▶ **DATA FOR THIS EXERCISE**:
- - - -

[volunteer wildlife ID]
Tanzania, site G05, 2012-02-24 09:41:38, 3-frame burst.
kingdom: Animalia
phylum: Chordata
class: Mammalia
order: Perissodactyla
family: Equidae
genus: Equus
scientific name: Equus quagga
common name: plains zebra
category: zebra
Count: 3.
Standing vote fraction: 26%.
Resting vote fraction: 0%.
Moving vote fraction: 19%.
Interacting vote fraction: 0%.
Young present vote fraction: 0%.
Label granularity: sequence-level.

- - - -

▶ **WHAT THIS TASK INVOLVES**: Count every line in the data where the string "vote" occurs. Give nothing except the number.

▶ **ANSWER BELOW**: 5